Fish and Wildlife Service (see FOR FURTHER INFORMATION CONTACT).

[[Page 40219]]

Authors

    The primary authors of this proposed rule are Amy Brisendine and 
Janine Van Norman, Branch of Foreign Species, Endangered Species 
Program, U.S. Fish and Wildlife Service.

List of Subjects in 50 CFR Part 17

    Endangered and threatened species, Exports, Imports, Reporting and 
recordkeeping requirements, Transportation.

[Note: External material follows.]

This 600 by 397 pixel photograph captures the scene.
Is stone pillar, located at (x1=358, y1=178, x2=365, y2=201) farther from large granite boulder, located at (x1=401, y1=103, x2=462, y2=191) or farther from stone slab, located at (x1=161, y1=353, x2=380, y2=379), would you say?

Proposed Regulation Promulgation

    Accordingly, we propose to amend part 17, subchapter B of chapter 
I, title 50 of the Code of Federal Regulations, as set forth below:

PART 17--[AMENDED]

    1. The authority citation for part 17 continues to read as follows:

    Authority:  16 U.S.C. 1361-1407; 16 U.S.C. 1531-1544; 16 U.S.C. 
4201-4245; Public Law 99-625, 100 Stat. 3500; unless otherwise 
noted.

    2. Amend Sec.  17.11(h) by adding new entries for ``Macaw, great 
green'' and ``Macaw, military'' in alphabetical order under BIRDS to 
the List of Endangered and Threatened Wildlife to read as follows:


Sec.  17.11  Endangered and threatened wildlife.

* * * * *
    (h) * * *

--------------------------------------------------------------------------------------------------------------------------------------------------------
                        Species                                                    Vertebrate
--------------------------------------------------------                        population where                                  Critical     Special
                                                            Historic range       endangered or         Status      When listed    habitat       rules
           Common name                Scientific name                              threatened
--------------------------------------------------------------------------------------------------------------------------------------------------------
 
                                                                      * * * * * * *
              Birds
 
                                                                      * * * * * * *
Macaw, great green...............  Ara ambiguus........  Costa Rica,          Entire.............  E                       797           NA           NA
                                                          Honduras,
                                                          Nicaragua, and
                                                          Panama.
 
                                                                      * * * * * * *
Macaw, military..................  Ara militaris.......  Argentina, Bolivia,  Entire.............  E                       797           NA           NA
                                                          Colombia, Ecuador,
                                                          Mexico, Peru,
                                                          Venezuela.
--------------------------------------------------------------------------------------------------------------------------------------------------------

* * * * *

    Dated: May 14, 2012.
Rowan W. Gould,
Director, U.S. Fish and Wildlife Service.